How AI Safety Evaluations & Benchmarks can aid in AI governance

What are AI Safety Evaluations

“Evals” are tests that measure how AI models behave, and how powerful they are becoming. In AI Safety, evals are often designed to measure dangerous capabilities, such as cybersecurity capabilities, self-replication and autonomous AI research.

Importantly, evals can measure if an AI is too dangerous to deploy. There are some red lines that no AI model should ever cross, for example when it can…

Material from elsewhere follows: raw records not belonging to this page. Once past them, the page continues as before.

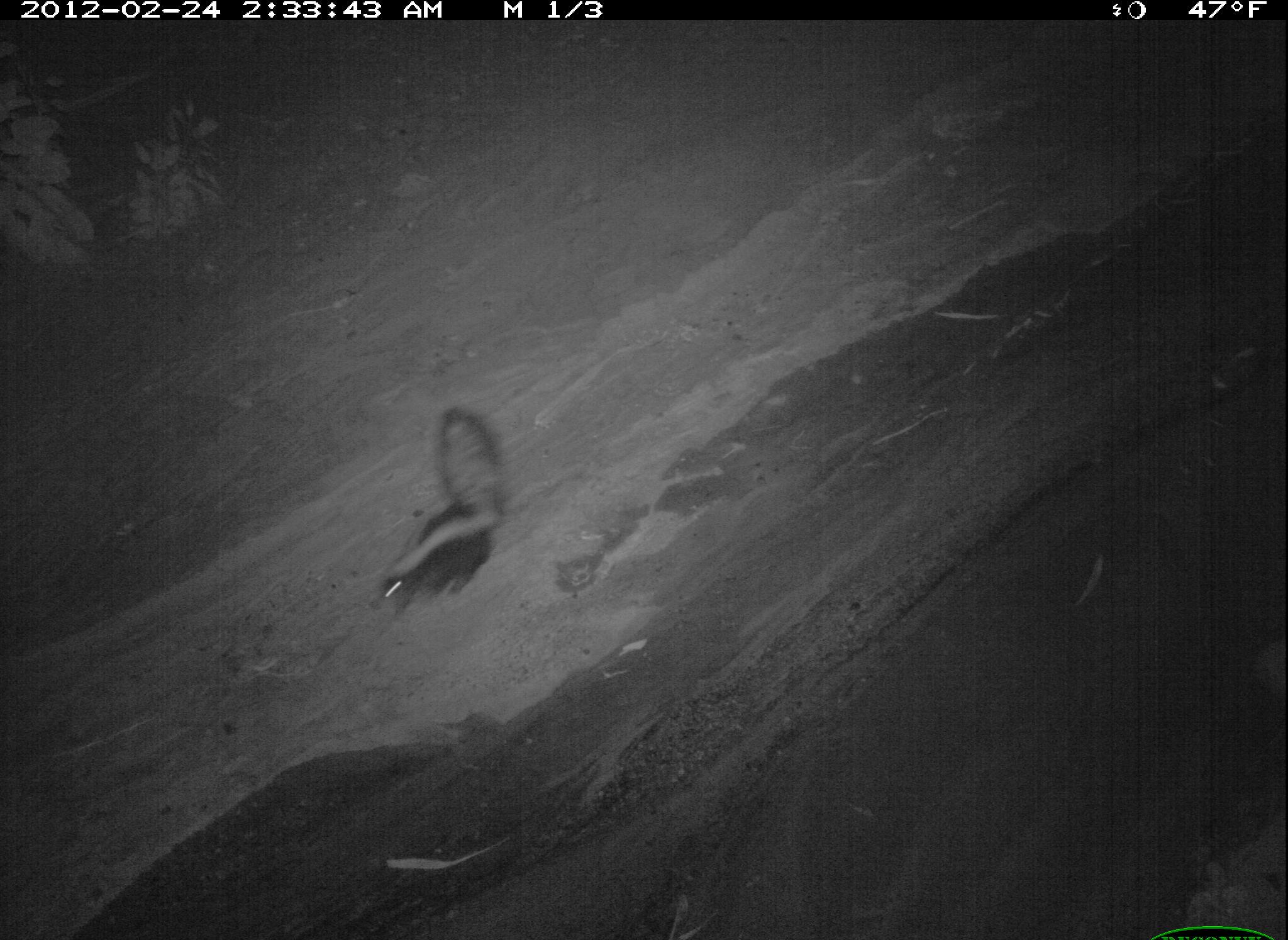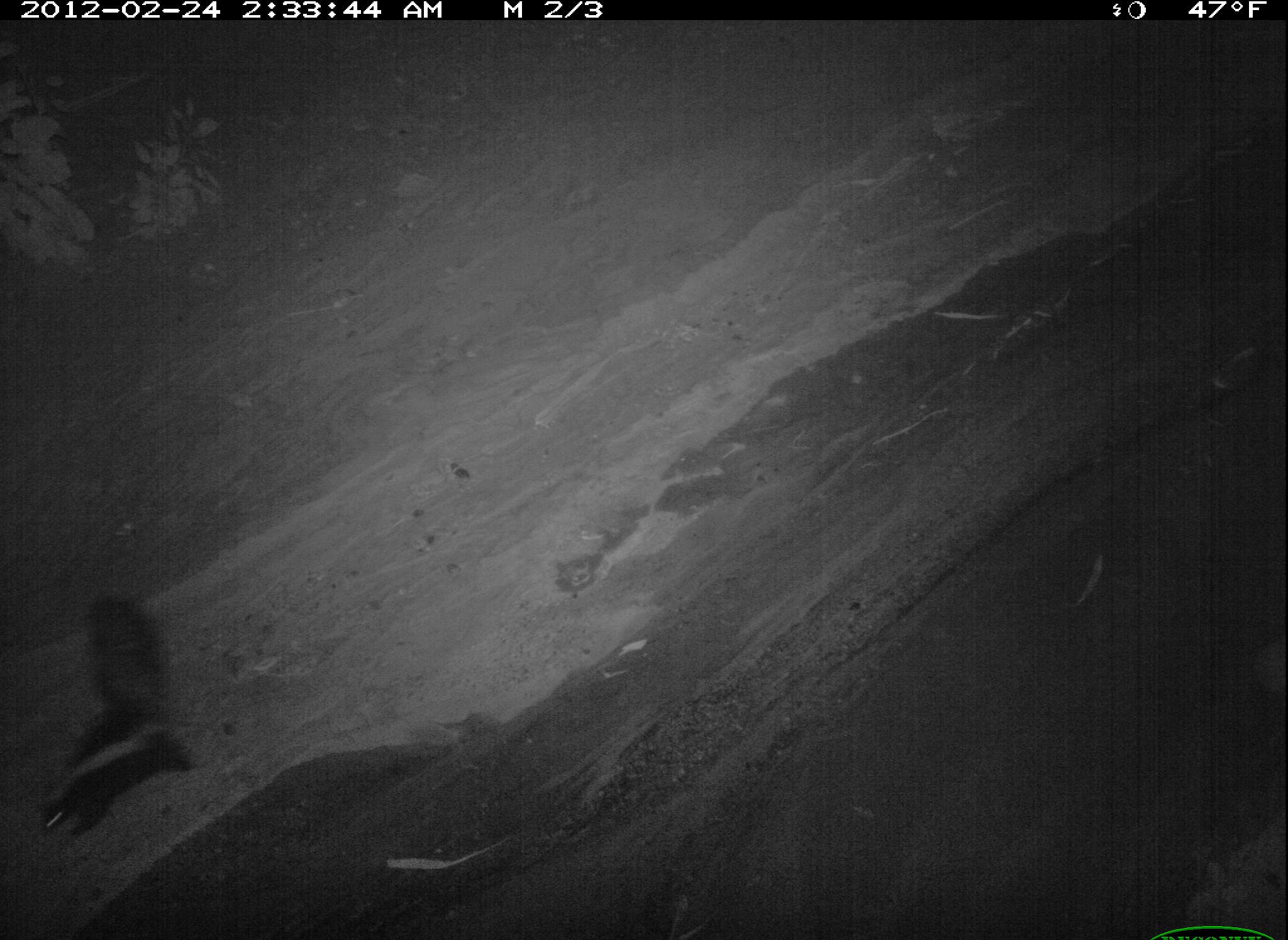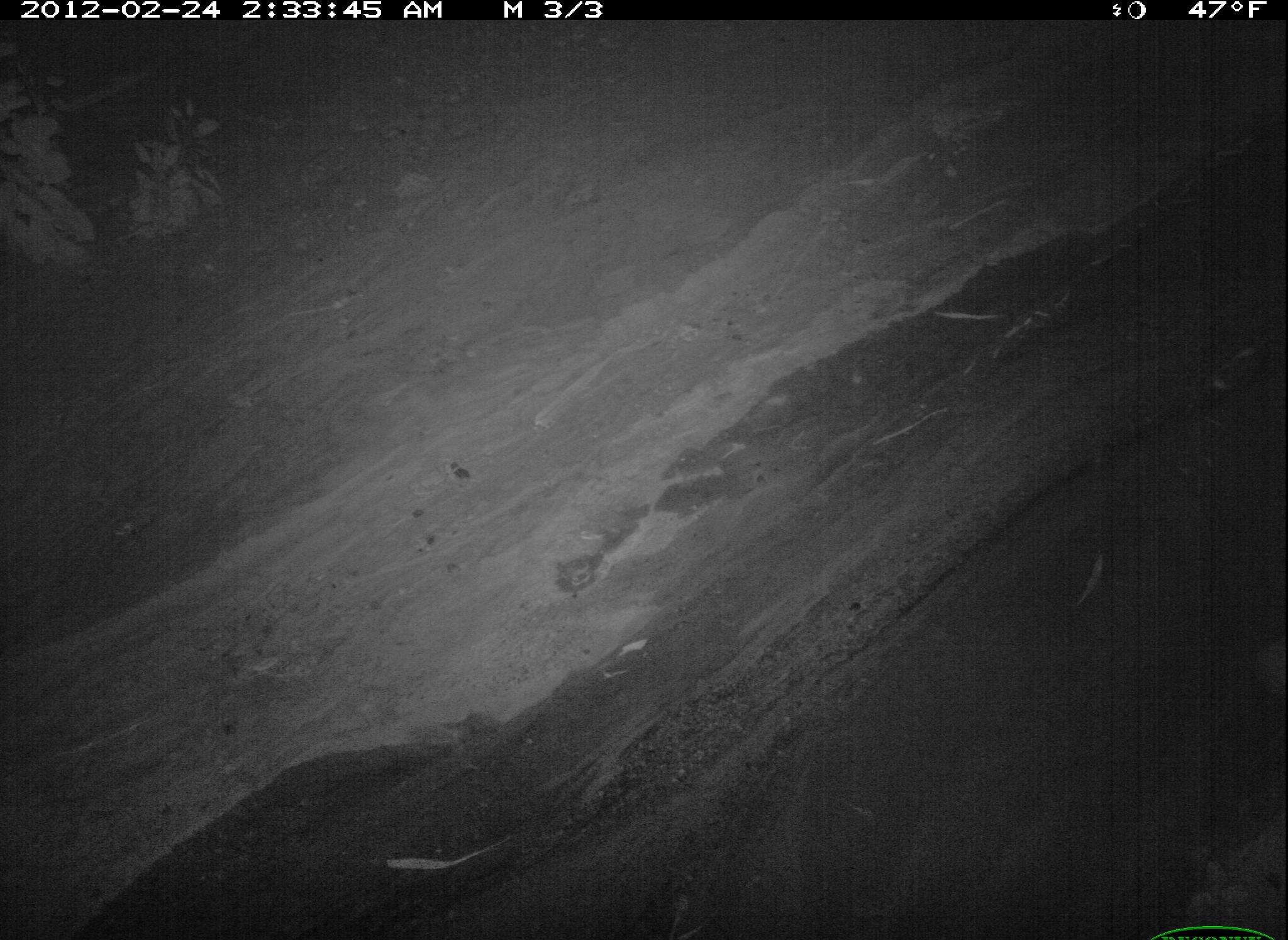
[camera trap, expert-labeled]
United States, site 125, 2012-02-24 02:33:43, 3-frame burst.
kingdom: Animalia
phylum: Chordata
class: Mammalia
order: Carnivora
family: Mephitidae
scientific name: Mephitidae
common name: skunk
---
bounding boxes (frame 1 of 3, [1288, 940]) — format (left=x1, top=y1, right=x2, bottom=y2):
skunk: (left=378, top=406, right=518, bottom=623)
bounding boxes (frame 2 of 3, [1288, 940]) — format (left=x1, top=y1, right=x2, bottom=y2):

self-replicate. (E.g. RepliBench
). A self-replicating AI could escape from a lab and spread to other machines.
make more powerful AI models. E.g. RE-bench
. A self-improving AI could rapidly become more powerful than humans.

Preventing deployment is not enough

Things can go wrong even before deployment. Self-replication and self-improvement can happen in an AI lab, before the model is publicly available.

This is why we need a Pause Button. We need to globally halt the development of increasingly powerful AI models, before these dangerous capabilities are fully matured. This Pause Button should be pressed when the evaluations are showing we’re entering the danger zone.

What AI companies are doing

Most of the frontier AI companies are doing safety evaluations on their models before they deploy them and include the results of these evaluations in so called “System Cards”. Most of them (except for Meta and Apple) have signed the EU AI Code of Practice

, which mentions “state‑of‑the‑art model evaluations” (Measure 3.2).

This also means that some of these companies are not doing any safety evaluations, and the ones that are performed are not yet required and not standardized. In other words, we desperately need regulations to require standardized safety evaluations.

What countries are doing

Multiple governments are now seriously investing in AI Evaluations / Benchmarks to measure dangerous capabilities:

UK AISI has built the Inspect framework
, written Replibench
, is now investing 15M GBP in evals & alignment research grants
EU Commission is lauching a 10M EUR tender
, and a big grant with the Horizon programme
. They have also launched the The General-Purpose AI Code of Practice
, which includes a requirement to do “state‑of‑the‑art model evaluations” (Measure 3.2).
US AI Action Plan
mentions evaluations and hardware controls
China (concordia AI + Shanghai AI lab) has just released a report with a lot of evals
Other governments are working on evaluations as well

The fact that so many countries are working on evaluations creates a very important opportunity for us. If these countries and institutes would use the same benchmarks and have some common red lines, that would be an important step towards a global treaty. In addition to that, we should clearly communicate to politicians that when a red line is crossed, it’s time to stop further development.